Overview for Summary Statistics

Calculating Summary Statistics with mosaic

The package mosaic is built to overlay the existing functions used in base R packages to be easier to use with a formula based syntax. The formula based syntax means that all mosaic generated summary statistics the code will generally take one of the following forms:

One Variable

gf_goal(~ x, data = mydata)

Two Variable - Relationships

gf_goal(y ~ x, data = mydata)

where the

  • goal will be the specific function for the graph type (e.g. mean()),
  • the y and x will be the specific variables/columns in the data and may be categorical or quantitative depending on the statistic type, and
  • mydata is the object name of your data.

Getting Started

First, be sure you have installed mosaic. Remember, you only need to install the package once on your machine.

Then, be sure to load the package mosaic. Remember, you need to do this with each new Quarto/RMarkdown document or R Session.
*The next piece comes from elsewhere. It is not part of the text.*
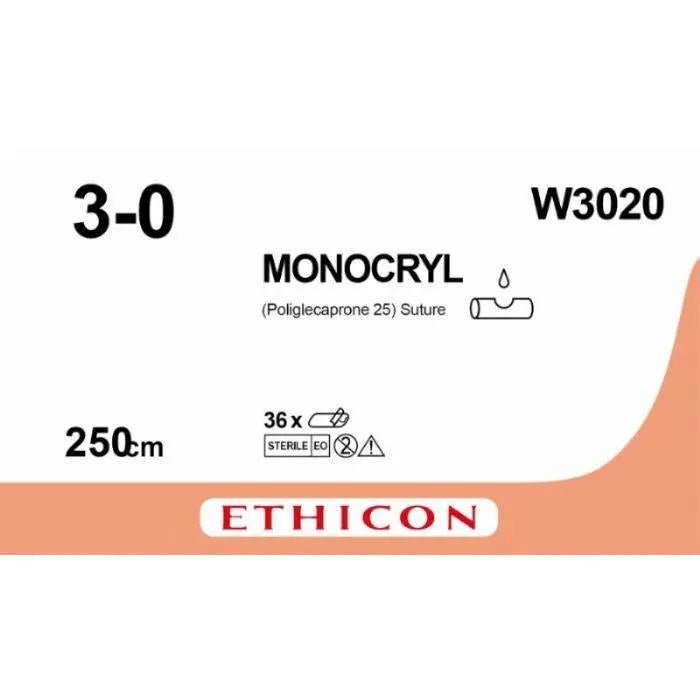 Ethicon MONOCRYL Poliglecaprone 25 Absorbable Monofilament Surgical Suture – USP 3 - 0 – 250 cm – Violet – Needleless (0× Needle) – W3020 (Box of 10) Size: 3 - 0 Colour: Violet Style: NA - W3020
library(mosaic) #for summary stats

Data Structures

In order to make graphs, your data needs to be “tidy”. That means it should have the structure:

  • Every Column is a Variable
  • Every Row is an Individual/Case
  • Every Cell is a Single Value

Here is an example of “tidy” data using data from a package called palmerpenguins (remember to install it!). First, load the package.

library(palmerpenguins)

Here is a snippet of the data:

Palmer Penguins
species island bill_length_mm bill_depth_mm flipper_length_mm body_mass_g sex year
Adelie Biscoe 42.0 19.5 200 4050 male 2008
Adelie Torgersen 42.5 20.7 197 4500 male 2007
Adelie Torgersen 36.6 17.8 185 3700 female 2007
Chinstrap Dream 46.4 18.6 190 3450 female 2007
Chinstrap Dream 45.2 17.8 198 3950 female 2007
Gentoo Biscoe 47.4 14.6 212 4725 female 2009
Gentoo Biscoe 49.1 14.8 220 5150 female 2008
Gentoo Biscoe 45.8 14.6 210 4200 female 2007
Chinstrap Dream 52.0 20.7 210 4800 male 2008
Adelie Torgersen 42.0 20.2 190 4250 NA 2007

We notice that each column is a variable, such as

  • species is the species of penguin
  • island is the location/island on which the penguin is found
  • bill_length_mm is the length of the penguin’s bill in millimeters (mm)

We also notice that each row represents a single penguin and its characteristics. Each cell contains a single value associated with a specific variable measured on a specific penguin.